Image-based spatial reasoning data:
----------------
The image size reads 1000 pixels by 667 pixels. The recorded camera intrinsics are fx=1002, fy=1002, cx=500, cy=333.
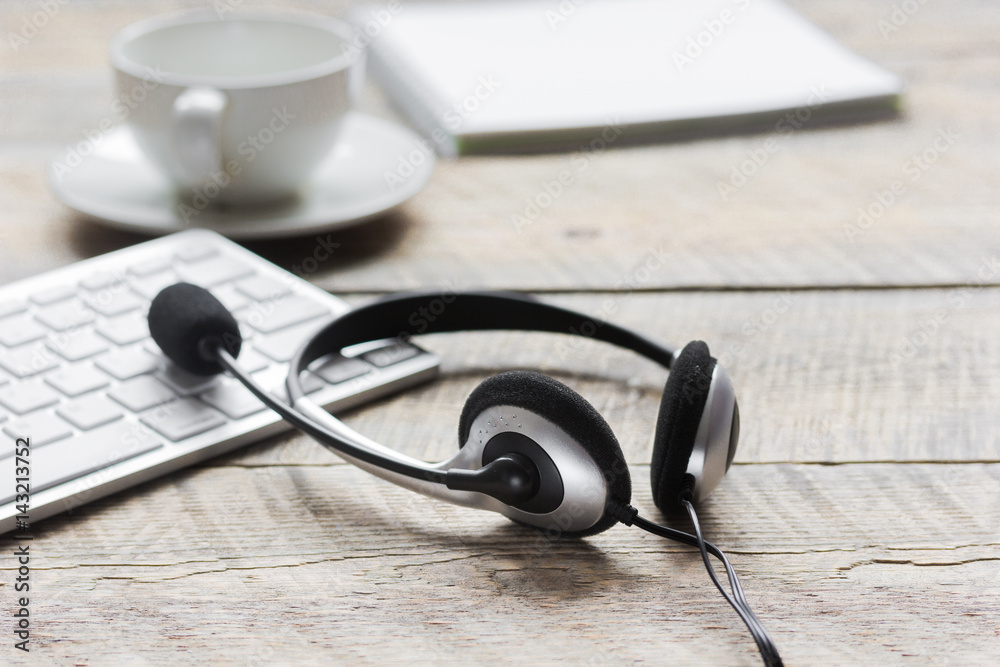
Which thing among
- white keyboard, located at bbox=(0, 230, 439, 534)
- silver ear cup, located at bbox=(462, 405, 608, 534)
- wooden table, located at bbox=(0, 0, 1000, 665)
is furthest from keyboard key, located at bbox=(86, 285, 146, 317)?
silver ear cup, located at bbox=(462, 405, 608, 534)

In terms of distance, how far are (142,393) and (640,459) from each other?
0.25m

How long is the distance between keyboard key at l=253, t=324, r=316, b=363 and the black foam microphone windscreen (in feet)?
0.11

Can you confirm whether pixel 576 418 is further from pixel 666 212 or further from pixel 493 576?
pixel 666 212

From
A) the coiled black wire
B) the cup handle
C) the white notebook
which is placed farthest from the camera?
the white notebook

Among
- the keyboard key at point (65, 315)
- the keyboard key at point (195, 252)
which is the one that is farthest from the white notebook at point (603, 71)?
the keyboard key at point (65, 315)

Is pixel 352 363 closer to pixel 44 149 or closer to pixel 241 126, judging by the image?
pixel 241 126

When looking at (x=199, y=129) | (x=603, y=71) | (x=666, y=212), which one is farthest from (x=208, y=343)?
(x=603, y=71)

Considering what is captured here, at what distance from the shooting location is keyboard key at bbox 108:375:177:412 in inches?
19.7

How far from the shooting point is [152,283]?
2.05 feet

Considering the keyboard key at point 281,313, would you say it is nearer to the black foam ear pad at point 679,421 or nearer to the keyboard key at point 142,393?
the keyboard key at point 142,393

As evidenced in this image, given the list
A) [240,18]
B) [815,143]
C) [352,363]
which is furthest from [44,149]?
[815,143]

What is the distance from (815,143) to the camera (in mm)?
887

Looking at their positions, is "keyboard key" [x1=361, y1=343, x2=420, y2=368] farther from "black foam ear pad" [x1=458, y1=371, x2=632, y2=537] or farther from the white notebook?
the white notebook

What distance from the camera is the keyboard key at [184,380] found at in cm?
52
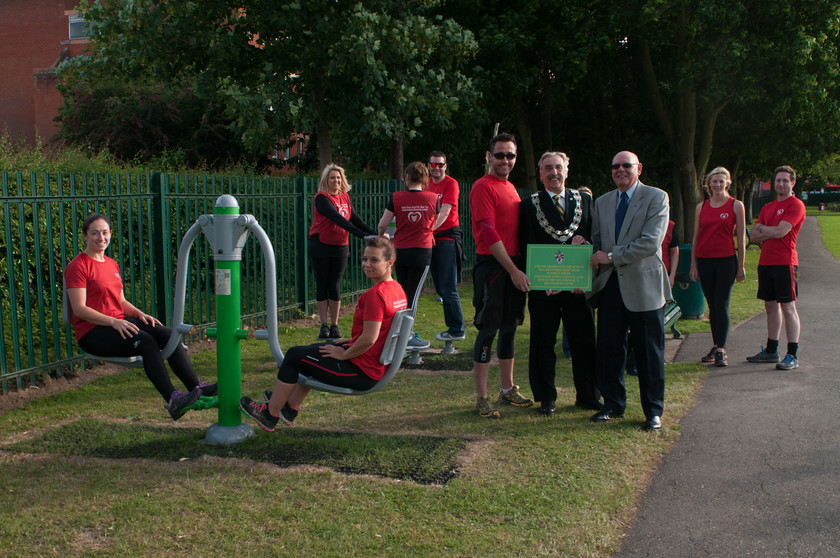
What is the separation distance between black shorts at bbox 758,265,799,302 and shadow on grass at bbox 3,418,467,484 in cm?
418

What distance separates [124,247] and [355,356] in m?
4.94

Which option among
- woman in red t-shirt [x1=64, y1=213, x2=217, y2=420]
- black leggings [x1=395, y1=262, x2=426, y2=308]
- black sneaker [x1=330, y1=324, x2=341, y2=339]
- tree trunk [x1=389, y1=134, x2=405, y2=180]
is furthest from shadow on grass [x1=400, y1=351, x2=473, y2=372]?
tree trunk [x1=389, y1=134, x2=405, y2=180]

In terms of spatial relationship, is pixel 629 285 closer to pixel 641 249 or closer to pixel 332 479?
pixel 641 249

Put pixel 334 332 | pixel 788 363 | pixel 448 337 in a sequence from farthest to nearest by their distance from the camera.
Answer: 1. pixel 334 332
2. pixel 448 337
3. pixel 788 363

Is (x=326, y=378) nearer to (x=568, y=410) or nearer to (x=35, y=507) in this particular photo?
(x=35, y=507)

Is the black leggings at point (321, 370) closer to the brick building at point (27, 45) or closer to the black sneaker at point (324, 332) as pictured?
the black sneaker at point (324, 332)

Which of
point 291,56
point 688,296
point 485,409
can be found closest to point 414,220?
point 485,409

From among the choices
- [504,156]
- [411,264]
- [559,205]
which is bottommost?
[411,264]

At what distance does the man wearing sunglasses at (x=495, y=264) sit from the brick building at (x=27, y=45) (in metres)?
38.1

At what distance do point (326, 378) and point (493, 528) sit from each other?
1.45 meters

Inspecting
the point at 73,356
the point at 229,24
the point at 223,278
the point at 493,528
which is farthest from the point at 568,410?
the point at 229,24

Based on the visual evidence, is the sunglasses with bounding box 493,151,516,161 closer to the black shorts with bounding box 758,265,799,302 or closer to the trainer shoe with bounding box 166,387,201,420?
the trainer shoe with bounding box 166,387,201,420

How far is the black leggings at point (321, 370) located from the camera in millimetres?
4648

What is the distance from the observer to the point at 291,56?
1412 centimetres
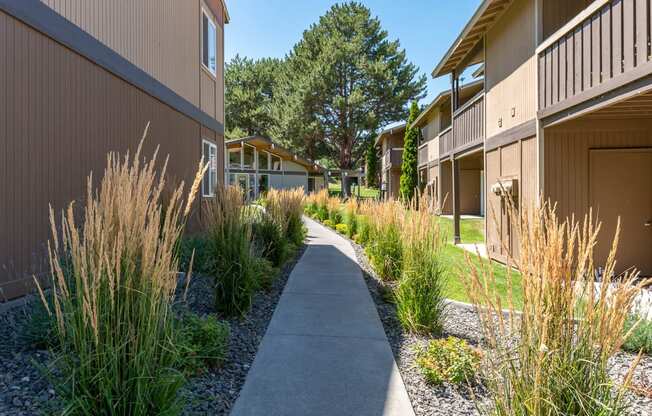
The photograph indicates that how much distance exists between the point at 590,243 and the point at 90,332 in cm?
235

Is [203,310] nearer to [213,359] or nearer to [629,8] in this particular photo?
[213,359]

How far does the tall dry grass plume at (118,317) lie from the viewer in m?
2.03

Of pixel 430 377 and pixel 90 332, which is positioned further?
pixel 430 377

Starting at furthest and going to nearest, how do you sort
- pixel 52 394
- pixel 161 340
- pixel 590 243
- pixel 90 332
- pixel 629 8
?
pixel 629 8 < pixel 52 394 < pixel 161 340 < pixel 90 332 < pixel 590 243

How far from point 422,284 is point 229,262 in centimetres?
195

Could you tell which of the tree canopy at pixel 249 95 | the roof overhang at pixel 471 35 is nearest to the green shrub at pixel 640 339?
the roof overhang at pixel 471 35

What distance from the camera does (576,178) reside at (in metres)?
6.77

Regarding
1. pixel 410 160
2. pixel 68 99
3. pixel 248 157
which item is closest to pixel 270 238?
pixel 68 99

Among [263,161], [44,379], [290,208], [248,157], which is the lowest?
[44,379]

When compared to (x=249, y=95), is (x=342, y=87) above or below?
below

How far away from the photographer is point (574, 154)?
6.75 meters

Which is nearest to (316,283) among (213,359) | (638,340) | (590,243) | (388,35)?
(213,359)

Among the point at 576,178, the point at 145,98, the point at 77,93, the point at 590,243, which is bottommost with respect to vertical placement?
the point at 590,243

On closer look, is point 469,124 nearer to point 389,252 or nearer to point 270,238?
point 389,252
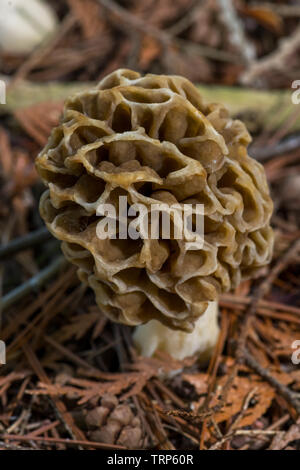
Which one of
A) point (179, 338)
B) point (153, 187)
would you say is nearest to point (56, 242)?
point (179, 338)

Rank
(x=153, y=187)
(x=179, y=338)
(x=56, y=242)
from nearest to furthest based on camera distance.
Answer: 1. (x=153, y=187)
2. (x=179, y=338)
3. (x=56, y=242)

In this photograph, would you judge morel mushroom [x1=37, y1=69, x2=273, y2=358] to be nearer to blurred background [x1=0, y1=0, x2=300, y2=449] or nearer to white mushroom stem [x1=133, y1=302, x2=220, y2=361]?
white mushroom stem [x1=133, y1=302, x2=220, y2=361]

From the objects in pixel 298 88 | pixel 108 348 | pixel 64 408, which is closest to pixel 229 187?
pixel 108 348

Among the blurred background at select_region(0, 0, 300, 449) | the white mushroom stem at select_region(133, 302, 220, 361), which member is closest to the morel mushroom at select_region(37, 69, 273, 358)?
the white mushroom stem at select_region(133, 302, 220, 361)

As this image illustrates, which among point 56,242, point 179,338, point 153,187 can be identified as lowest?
point 179,338

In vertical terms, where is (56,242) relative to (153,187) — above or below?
below

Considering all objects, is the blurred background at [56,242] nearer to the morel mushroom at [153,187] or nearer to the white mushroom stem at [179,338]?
the white mushroom stem at [179,338]

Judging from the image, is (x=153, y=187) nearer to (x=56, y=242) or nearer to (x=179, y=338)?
(x=179, y=338)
----------------
Brief:
Give back every line exactly as it stands, pictures excluded.

Final result:
The image size reads 1000 pixels by 667 pixels. The recorded camera intrinsics are fx=1002, fy=1002, cx=500, cy=333.
Which thing among
- white keyboard, located at bbox=(0, 230, 439, 534)
- silver ear cup, located at bbox=(462, 405, 608, 534)
- wooden table, located at bbox=(0, 0, 1000, 665)
is furthest from keyboard key, located at bbox=(86, 285, 146, 317)?
silver ear cup, located at bbox=(462, 405, 608, 534)

In terms of distance, how far are (142,393) and (640,459) from each other?
0.25m

How long is the distance between keyboard key at l=253, t=324, r=316, b=363 and the black foam microphone windscreen (in feet)?
0.11

Can you confirm whether pixel 576 418 is further from pixel 666 212 or further from pixel 493 576?
pixel 666 212

From
A) the coiled black wire
B) the cup handle
C) the white notebook
which is placed farthest from the camera?
the white notebook

Among
- the keyboard key at point (65, 315)
- the keyboard key at point (195, 252)
which is the one that is farthest from the white notebook at point (603, 71)?
the keyboard key at point (65, 315)

Is pixel 352 363 closer to pixel 44 149 or closer to pixel 241 126, judging by the image?
pixel 241 126

When looking at (x=199, y=129) | (x=603, y=71) | (x=666, y=212), which one is farthest from (x=208, y=343)?
(x=603, y=71)

Considering what is captured here, at what distance from the shooting location is keyboard key at bbox 108:375:177:412 in inches?
19.7

How far from the shooting point is [152,283]?
2.05 feet

Considering the keyboard key at point 281,313, would you say it is nearer to the black foam ear pad at point 679,421 or nearer to the keyboard key at point 142,393?
the keyboard key at point 142,393

As evidenced in this image, given the list
A) [240,18]
B) [815,143]
C) [352,363]
which is furthest from [44,149]?
[815,143]

What is the distance from (815,143) to the camera (in mm)?
887

Looking at their positions, is "keyboard key" [x1=361, y1=343, x2=420, y2=368] farther from "black foam ear pad" [x1=458, y1=371, x2=632, y2=537] or farther from the white notebook?
the white notebook

What distance from the camera is the keyboard key at [184,380] found at in cm?
52
What is the separation distance between black shorts at bbox 758,265,799,302 and shadow on grass at bbox 3,418,467,484 in cm?
418

What distance separates [124,247] and [355,356] in m?
4.94

Which option among
- woman in red t-shirt [x1=64, y1=213, x2=217, y2=420]
- black leggings [x1=395, y1=262, x2=426, y2=308]
- black sneaker [x1=330, y1=324, x2=341, y2=339]
- tree trunk [x1=389, y1=134, x2=405, y2=180]
is furthest from shadow on grass [x1=400, y1=351, x2=473, y2=372]?
tree trunk [x1=389, y1=134, x2=405, y2=180]

In terms of spatial relationship, is pixel 629 285 closer to pixel 641 249 or closer to pixel 332 479?
pixel 641 249

Put pixel 334 332 | pixel 788 363 | pixel 448 337 in a sequence from farthest to nearest by their distance from the camera.
Answer: 1. pixel 334 332
2. pixel 448 337
3. pixel 788 363

Is (x=326, y=378) nearer to (x=568, y=410) or nearer to (x=35, y=507) in this particular photo?
(x=35, y=507)

Is the black leggings at point (321, 370) closer to the brick building at point (27, 45) or closer to the black sneaker at point (324, 332) as pictured?
the black sneaker at point (324, 332)

Which of
point 291,56
point 688,296
point 485,409
can be found closest to point 414,220?
point 485,409

From among the choices
- [504,156]
- [411,264]
- [559,205]
which is bottommost?
[411,264]

At what distance does the man wearing sunglasses at (x=495, y=264) sit from the brick building at (x=27, y=45) (in metres)?
38.1

At what distance do point (326, 378) and point (493, 528) sit from each other?
1.45 meters

Inspecting
the point at 73,356
the point at 229,24
the point at 223,278
the point at 493,528
which is farthest from the point at 568,410?
the point at 229,24

Based on the visual evidence, is the sunglasses with bounding box 493,151,516,161 closer to the black shorts with bounding box 758,265,799,302 or closer to the trainer shoe with bounding box 166,387,201,420?
the trainer shoe with bounding box 166,387,201,420

How far is the black leggings at point (321, 370) located from the camera in millimetres?
4648

What is the distance from the observer to the point at 291,56?
1412 centimetres
The photograph indicates that how much distance exists between the point at 590,243 and the point at 90,332 in cm?
235

Is [203,310] nearer to [213,359] or nearer to [629,8] in this particular photo?
[213,359]

How far does the tall dry grass plume at (118,317) lie from the viewer in m?
2.03

Of pixel 430 377 and pixel 90 332, which is positioned further?
pixel 430 377

Starting at furthest and going to nearest, how do you sort
- pixel 52 394
- pixel 161 340
- pixel 590 243
- pixel 90 332
- pixel 629 8
?
pixel 629 8 < pixel 52 394 < pixel 161 340 < pixel 90 332 < pixel 590 243

How far from point 422,284 is point 229,262 in centimetres?
195

Could you tell which of the tree canopy at pixel 249 95 | the roof overhang at pixel 471 35 is nearest to the green shrub at pixel 640 339?
the roof overhang at pixel 471 35

What distance from the camera does (576,178) reside at (in metres)?
6.77

Regarding
1. pixel 410 160
2. pixel 68 99
3. pixel 248 157
which item is closest to pixel 270 238?
pixel 68 99

Among [263,161], [44,379], [290,208], [248,157], which is the lowest?
[44,379]

When compared to (x=249, y=95), is (x=342, y=87) above or below?
below

How far away from the photographer is point (574, 154)?
6.75 meters

Which is nearest to (316,283) among (213,359) | (638,340) | (590,243) | (388,35)?
(213,359)

Among the point at 576,178, the point at 145,98, the point at 77,93, the point at 590,243, which is bottommost with respect to vertical placement?
the point at 590,243

On closer look, is point 469,124 nearer to point 389,252 or nearer to point 270,238?
point 389,252
Which one of
A) point (179, 338)
B) point (153, 187)
would you say is nearest to point (56, 242)?
point (179, 338)

Rank
(x=153, y=187)
(x=179, y=338)
(x=56, y=242)
from nearest to furthest based on camera distance.
Answer: 1. (x=153, y=187)
2. (x=179, y=338)
3. (x=56, y=242)

In this photograph, would you judge morel mushroom [x1=37, y1=69, x2=273, y2=358] to be nearer to blurred background [x1=0, y1=0, x2=300, y2=449] or nearer to white mushroom stem [x1=133, y1=302, x2=220, y2=361]?
white mushroom stem [x1=133, y1=302, x2=220, y2=361]

From the objects in pixel 298 88 | pixel 108 348 | pixel 64 408, which is closest to pixel 229 187?
pixel 108 348

Among the blurred background at select_region(0, 0, 300, 449) | the white mushroom stem at select_region(133, 302, 220, 361), which member is closest to the morel mushroom at select_region(37, 69, 273, 358)?
the white mushroom stem at select_region(133, 302, 220, 361)

As this image illustrates, which among point 56,242, point 179,338, point 153,187 can be identified as lowest?
point 179,338

In vertical terms, where is (56,242) relative to (153,187) — above or below?
below

Considering all objects, is the blurred background at [56,242] nearer to the morel mushroom at [153,187] or nearer to the white mushroom stem at [179,338]?
the white mushroom stem at [179,338]

Judging from the image, is (x=153, y=187) nearer to (x=56, y=242) or nearer to (x=179, y=338)?
(x=179, y=338)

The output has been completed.